YOUR OBJECTIVE:
Pull out every line of the listing below that contains the string "electrical". Letter case matters.

= = = = =

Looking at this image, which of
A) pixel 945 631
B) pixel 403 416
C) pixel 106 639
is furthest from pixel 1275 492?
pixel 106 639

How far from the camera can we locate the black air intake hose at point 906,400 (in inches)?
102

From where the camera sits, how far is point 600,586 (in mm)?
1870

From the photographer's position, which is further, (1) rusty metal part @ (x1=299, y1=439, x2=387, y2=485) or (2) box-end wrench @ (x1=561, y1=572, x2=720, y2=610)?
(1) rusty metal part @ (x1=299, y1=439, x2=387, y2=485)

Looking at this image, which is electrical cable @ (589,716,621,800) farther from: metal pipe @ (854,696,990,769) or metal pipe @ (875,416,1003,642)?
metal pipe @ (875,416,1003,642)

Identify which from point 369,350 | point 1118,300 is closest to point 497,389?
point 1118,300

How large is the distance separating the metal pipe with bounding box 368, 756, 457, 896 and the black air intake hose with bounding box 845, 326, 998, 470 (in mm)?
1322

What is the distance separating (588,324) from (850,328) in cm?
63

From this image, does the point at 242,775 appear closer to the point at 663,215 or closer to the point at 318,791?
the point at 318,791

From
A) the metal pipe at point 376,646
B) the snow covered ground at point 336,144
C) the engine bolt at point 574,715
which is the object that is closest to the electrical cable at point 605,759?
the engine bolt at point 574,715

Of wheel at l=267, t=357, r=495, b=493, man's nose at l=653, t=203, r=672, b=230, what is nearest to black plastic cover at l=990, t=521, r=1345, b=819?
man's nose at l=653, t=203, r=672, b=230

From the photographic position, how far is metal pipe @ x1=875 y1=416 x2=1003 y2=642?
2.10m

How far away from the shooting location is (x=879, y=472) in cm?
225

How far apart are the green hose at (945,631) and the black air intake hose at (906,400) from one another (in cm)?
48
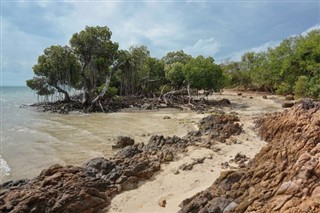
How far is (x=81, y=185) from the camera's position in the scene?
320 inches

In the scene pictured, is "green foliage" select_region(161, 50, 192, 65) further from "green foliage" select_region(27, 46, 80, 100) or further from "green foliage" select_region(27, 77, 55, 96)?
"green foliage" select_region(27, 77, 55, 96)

= = = = =

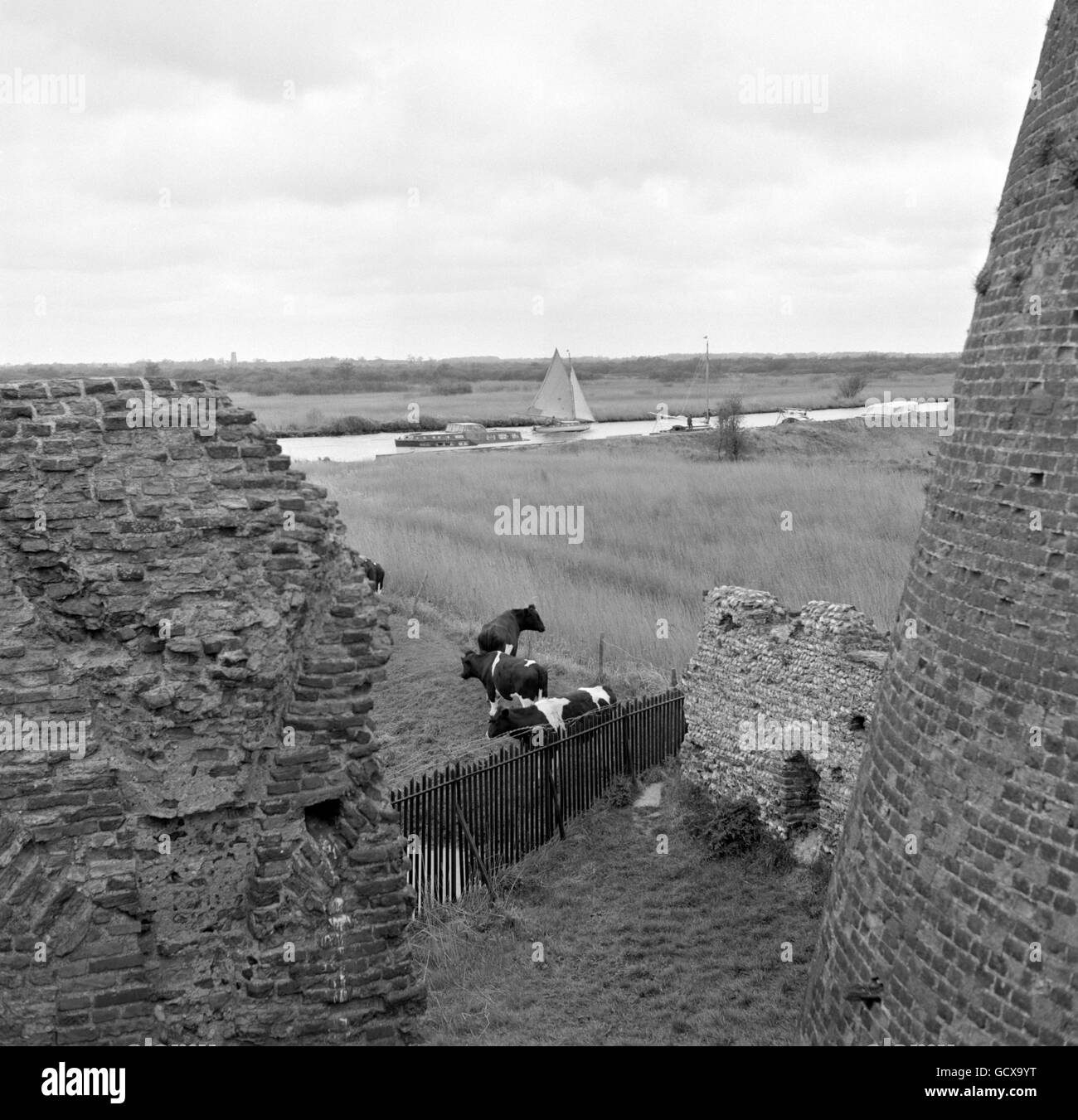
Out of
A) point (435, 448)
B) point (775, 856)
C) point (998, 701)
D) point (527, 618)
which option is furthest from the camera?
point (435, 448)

= = = = =

THE RESPONSE:
Looking at this image, which is electrical cable @ (589,716,621,800) farther from: metal pipe @ (854,696,990,769) or metal pipe @ (875,416,1003,642)?
which is the object that is closest to the electrical cable at point 605,759?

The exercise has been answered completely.